- DVD cover
- Directed by: V. Senthil Kumar
- Story by: Prithvi Rajkumar
- Produced by: A. Palanivel V. C. Anandan
- Starring: Sathyaraj Sunitha Varma
- Cinematography: Sureshdevan
- Edited by: Suresh Urs
- Music by: D. Imman
- Production company: AP Film Garden
- Release date: 12 May 2005;
- Running time: 147 minutes
- Country: India
- Language: Tamil

= 6′.2″ =

6'.2" (6 feet, 2 inches) is a 2005 Indian Tamil language thriller film directed by V. Senthil Kumar. The film stars Sathyaraj, newcomer Sunitha Varma and Vadivelu, whilst music for the film was composed by D. Imman. The film was released on 12 May 2005.

== Plot ==
James (Sathyaraj), a middle-aged man working at a US-based call centre company's night shift in Chennai. One day, on his way back from night shift, James witnesses a murder in the local train. The victim is revealed to be a harbour union leader, Krishnamoorthy (Ajay Rathnam), leaving James as the only eyewitness. Inspector Soundarapandian (Raj Kapoor) interrogates James about the murderer, and he promises the police to identify the murderer. An informer, Aishwarya (Sunitha Varma), is summoned by Inspector Soundarapandian to crack the case. Both Aishwarya and James are asked to stay at the neighbour's house of Krishnamoorthy's family as husband & wife, a drama set up by the inspector to nab the murderer. Soon, they became close with the family and their three daughters. Things get intriguing when it is shown that James himself is the murderer, and he kills Krishnamoorthy's father this time.

Parallel narration is the comedy track of White (Vadivelu), who is a friend of James.

Through the flashback, it was shown that James's real name is Balamurugan. Actually, it was Krishnarmoorthy's family that killed James's Parents several years ago. So, back in the present, James is on a killing spree to avenge this entire family. How James managed to pull this off and find his biological sister among the three girls forms the rest of the story.

== Production ==
The film marked the debut of V. Senthil Kumar who earlier assisted K. Bhagyaraj, Praveenkanth and Sakthi Chidambaram. The film's title was named after Sathyaraj's height. The film was launched at Pillaiyar temple of AVM Studios, Chennai on 21 January 2005. The filming was also held at Ooty.

== Soundtrack ==
The soundtrack was composed by D. Imman.

Lyrics were written by Pa.
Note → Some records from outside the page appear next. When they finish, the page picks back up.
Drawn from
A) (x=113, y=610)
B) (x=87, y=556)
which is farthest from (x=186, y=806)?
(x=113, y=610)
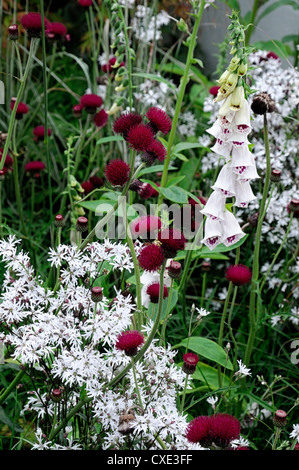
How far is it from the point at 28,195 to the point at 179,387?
156 centimetres

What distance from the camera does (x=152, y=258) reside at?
3.55 ft

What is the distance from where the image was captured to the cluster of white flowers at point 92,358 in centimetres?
110

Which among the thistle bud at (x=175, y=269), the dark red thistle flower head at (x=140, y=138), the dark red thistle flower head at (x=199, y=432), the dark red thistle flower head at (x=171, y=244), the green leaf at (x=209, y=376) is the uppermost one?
the dark red thistle flower head at (x=140, y=138)

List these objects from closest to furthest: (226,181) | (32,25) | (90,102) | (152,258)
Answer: (152,258)
(226,181)
(32,25)
(90,102)

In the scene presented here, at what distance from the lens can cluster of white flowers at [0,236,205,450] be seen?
110cm

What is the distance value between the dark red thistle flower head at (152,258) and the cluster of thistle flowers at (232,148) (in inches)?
5.9

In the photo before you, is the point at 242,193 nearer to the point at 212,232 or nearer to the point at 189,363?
the point at 212,232

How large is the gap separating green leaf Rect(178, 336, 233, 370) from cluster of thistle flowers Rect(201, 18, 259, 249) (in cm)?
32

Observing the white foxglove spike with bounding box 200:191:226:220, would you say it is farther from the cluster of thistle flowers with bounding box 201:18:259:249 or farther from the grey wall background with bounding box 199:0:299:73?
the grey wall background with bounding box 199:0:299:73

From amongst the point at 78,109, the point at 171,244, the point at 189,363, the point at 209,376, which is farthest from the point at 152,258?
the point at 78,109

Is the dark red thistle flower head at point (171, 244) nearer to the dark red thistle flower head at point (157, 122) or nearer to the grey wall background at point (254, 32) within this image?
the dark red thistle flower head at point (157, 122)

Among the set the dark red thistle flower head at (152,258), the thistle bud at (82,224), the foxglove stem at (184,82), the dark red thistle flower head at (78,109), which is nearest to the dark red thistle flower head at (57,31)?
the dark red thistle flower head at (78,109)

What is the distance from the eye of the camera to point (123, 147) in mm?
2439

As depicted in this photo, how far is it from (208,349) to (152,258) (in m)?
0.46
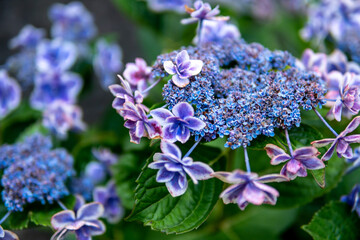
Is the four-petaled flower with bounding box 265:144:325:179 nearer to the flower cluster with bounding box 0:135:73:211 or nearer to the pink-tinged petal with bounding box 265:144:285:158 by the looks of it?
the pink-tinged petal with bounding box 265:144:285:158

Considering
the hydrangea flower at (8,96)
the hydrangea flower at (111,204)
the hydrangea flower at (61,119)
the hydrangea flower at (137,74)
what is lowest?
the hydrangea flower at (111,204)

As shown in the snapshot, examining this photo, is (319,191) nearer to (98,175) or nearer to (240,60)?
(240,60)

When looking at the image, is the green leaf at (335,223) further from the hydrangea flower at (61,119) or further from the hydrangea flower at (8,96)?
the hydrangea flower at (8,96)

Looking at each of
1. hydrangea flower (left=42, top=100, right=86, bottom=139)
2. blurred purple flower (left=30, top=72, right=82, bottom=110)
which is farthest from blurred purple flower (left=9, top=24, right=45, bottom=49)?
hydrangea flower (left=42, top=100, right=86, bottom=139)

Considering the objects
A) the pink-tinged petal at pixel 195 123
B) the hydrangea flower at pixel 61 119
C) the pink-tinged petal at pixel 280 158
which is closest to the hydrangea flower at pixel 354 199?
the pink-tinged petal at pixel 280 158

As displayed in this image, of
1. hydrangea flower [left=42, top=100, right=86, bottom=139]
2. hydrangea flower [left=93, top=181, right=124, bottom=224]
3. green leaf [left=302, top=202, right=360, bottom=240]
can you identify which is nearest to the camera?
green leaf [left=302, top=202, right=360, bottom=240]

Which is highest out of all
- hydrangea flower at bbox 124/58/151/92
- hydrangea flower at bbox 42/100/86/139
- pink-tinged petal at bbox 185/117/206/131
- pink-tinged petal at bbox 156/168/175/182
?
hydrangea flower at bbox 124/58/151/92

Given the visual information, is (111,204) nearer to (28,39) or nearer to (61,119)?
(61,119)

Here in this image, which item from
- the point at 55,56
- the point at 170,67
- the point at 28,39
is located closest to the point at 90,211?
the point at 170,67
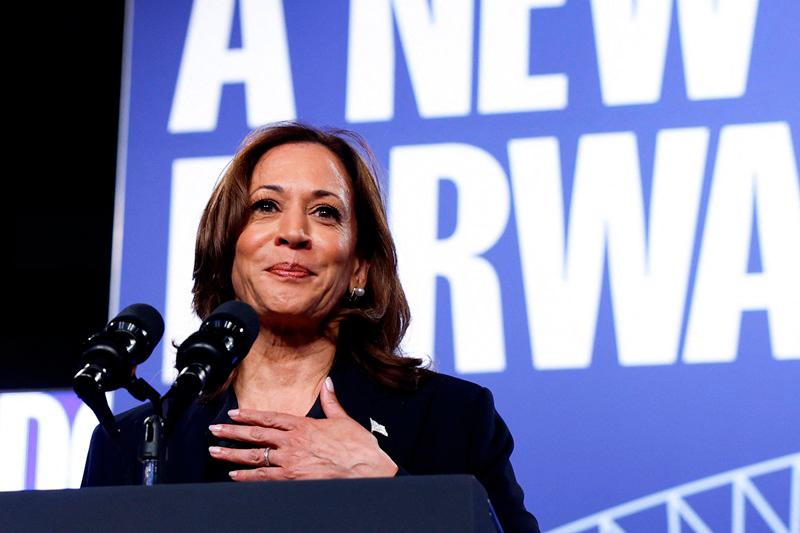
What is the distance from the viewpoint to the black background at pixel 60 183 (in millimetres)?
4062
Vijay and Snehan.

Track listing
| No. | Title | Lyrics | Singer(s) | Length |
|---|---|---|---|---|
| 1. | "Napolean" | Pa. Vijay | D. Imman, Nithyashree Mahadevan |  |
| 2. | "Maatenguthu" | Pa. Vijay | Anuradha Sriram, Harish Raghavendra |  |
| 3. | "Nee Otha Inchu" | Snehan | Haricharan, Sangeetha Sajith |  |
| 4. | "Pottuthakka" | Pa. Vijay | Pushpavanam Kuppusamy, Srinivas, A. R. Suhahini |  |
| 5. | "Raavanane" | Snehan | Suchitra |  |

== Reception ==
Malini Mannath of Chennai Online wrote "It has a knot which had the potential to be turned into an engaging suspense thriller, and it has a couple of twists and turns that take the audience by surprise. But if only the debutant director had taken more care on weaving his screenplay, and had a tighter grip on his narration! There are too many loose ends here and too many distractions. So the knot with potential goes unexplored and the only interesting bits are the couple of twists and surprises in the script, the rest a hotch-potch of situations". Visual Dasan of Kalki praised the director for building the suspense, Sathyaraj's performance and Vadivelu's humour and concluded saying it was satisfying watching a detective movie after a long break.